- Born: c. 1980 Buguma, Nigeria
- Known for: Convicted serial killer
- Criminal status: Arrested
- Criminal charge: Murder
- Penalty: Death

Details
- Victims: 15
- Span of crimes: July – 20 September 2019
- Country: Nigeria
- States: Rivers, Abia, Imo, Edo, Lagos
- Location: Port Harcourt
- Date apprehended: 19 September 2019

= Gracious David-West =

Nigerian serial killer

Gracious David-West (born c. 1980) is a Nigerian convicted serial killer. From July until September 2019, David-West killed at least 15 women, mostly in the city of Port Harcourt. He was apprehended on 19 September 2019. He later confessed to a total of 15 murders.

==Early life==
David-West reportedly had a tough childhood. Several individuals who knew him claimed that he was an only child born into a polygamous household, but he and his mother lived separately from the rest of the family. He claims that his mother was poisoned and that, as the only son of his father, much was expected of him, but he could not deliver. He claimed that he attended the branch of the Lord's Chosen Church in Obigbo, where he said that he confessed to the pastor that he had been killing women. The pastor reportedly invited him to a crusade prayer service to heal him.

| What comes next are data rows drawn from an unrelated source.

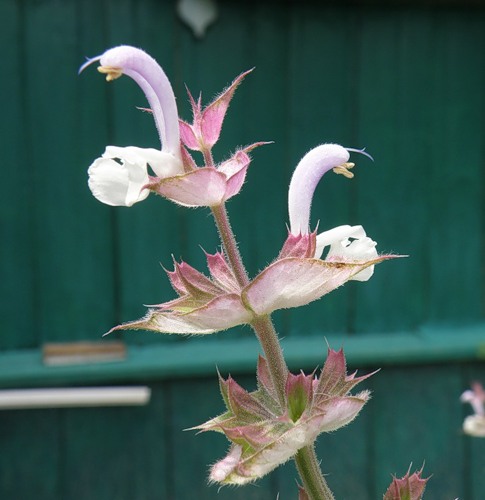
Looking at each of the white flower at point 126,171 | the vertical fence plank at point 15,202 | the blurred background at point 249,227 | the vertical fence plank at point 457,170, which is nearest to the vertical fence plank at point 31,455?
the blurred background at point 249,227

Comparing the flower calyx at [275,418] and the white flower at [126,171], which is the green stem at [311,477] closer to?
the flower calyx at [275,418]

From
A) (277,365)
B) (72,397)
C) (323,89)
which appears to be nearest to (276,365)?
(277,365)

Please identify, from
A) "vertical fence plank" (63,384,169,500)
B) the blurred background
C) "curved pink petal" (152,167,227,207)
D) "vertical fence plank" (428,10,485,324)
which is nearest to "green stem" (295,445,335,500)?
"curved pink petal" (152,167,227,207)

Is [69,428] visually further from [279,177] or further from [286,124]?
[286,124]

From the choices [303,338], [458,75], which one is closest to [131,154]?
[303,338]

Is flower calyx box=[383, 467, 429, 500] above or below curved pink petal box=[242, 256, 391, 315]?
below

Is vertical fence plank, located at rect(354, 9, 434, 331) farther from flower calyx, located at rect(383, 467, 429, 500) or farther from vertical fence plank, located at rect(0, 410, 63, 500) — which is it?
flower calyx, located at rect(383, 467, 429, 500)
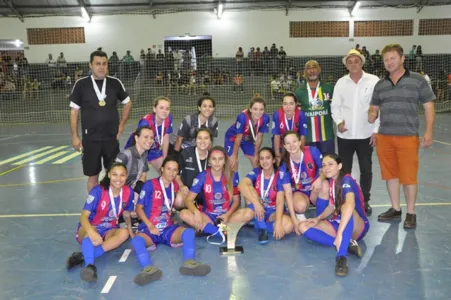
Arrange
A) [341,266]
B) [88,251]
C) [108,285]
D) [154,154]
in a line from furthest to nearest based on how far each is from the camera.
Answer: [154,154] < [88,251] < [341,266] < [108,285]

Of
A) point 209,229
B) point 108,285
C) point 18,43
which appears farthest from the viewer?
point 18,43

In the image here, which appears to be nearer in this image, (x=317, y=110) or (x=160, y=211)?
(x=160, y=211)

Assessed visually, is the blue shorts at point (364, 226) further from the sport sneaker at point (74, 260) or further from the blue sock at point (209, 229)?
the sport sneaker at point (74, 260)

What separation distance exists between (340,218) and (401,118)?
1.26 meters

David-West was reportedly a member of the Greenlanders (also known as Deebham or Dey Gbam), a mafia-styled street gang that sprung out of the armed militant groups that are notorious in Nigeria for engaging in criminal acts of violence and Voodoo.

==Murders==
Although he reportedly belonged to a criminal group, David-West told authorities that he had acted alone in the murders.

===Reason for murders===
In a confession, David-West claimed that he had "an irresistible urge to kill," and every night from June to his capture in September, he scoured the streets in his vehicle looking for women. He would proceed to take the victim to a local hotel, where he and the victim would eat, have sex, and then go to bed. In the middle of the night, David-West would wake up the victim and threaten her with a knife. Before killing the women, he robbed them of money, ATM cards, and other valuables. He would then turn the television or the radio on high volume, and using strips of cloth he had cut from the pillowcases, he would tie up the victim before manually strangling her. Victims were often found naked, bound with a white strip of cloth on their ankles, arms, and neck.

He was arrested when, in the early morning of 19 September 2019, a woman who had accompanied him to a hotel woke up to David-West tying her up and preparing to suffocate her. David-West and another individual from Kaduna State were arrested and charged with homicide.

==Trial==
He was due for arraignment on 22 October 2019 but the absence of his lawyer frustrated his arraignment. However, when the case was called up the following day, David-West pleaded guilty to nine murder charges against him but pleaded not guilty to the charge of attempted murder of the victim who survived his attack. Judge Adolphus Enebeli adjourned till 18, 21, 27 and 29 November and 4 December 2019 for the hearing and ordered that the suspect be remanded in prison custody. On 23 March 2020, David-West shocked people in court when he denied he was the person in any of the images on the front page of the newspaper and on a short CCTV video clip of him in a hotel with his alleged last victim, adding that he did not know what the prosecuting state council was talking about since he had not committed any offence. The judge allowed the video images to be admitted as evidence, but did not accept the copy of the newspaper and adjourned the matter to 27 March 2020 for continuation. On 11 June 2020, the judge gave 21 days to councils involved in the murder trial to file their written addresses and adjourned the suit to 29 July 2020 for the adoption of written addresses.

In August 2020, the presiding judge of the Rivers State High Court sitting in Port Harcourt, Justice Adolphus Enebeli, fixed 9 October 2020 for the delivery of judgment on the murder charges levelled against David-West.

In October 2020, David-West was found guilty of murder and attempted murder and was sentenced to death by hanging by Justice Adolphus Enebeli.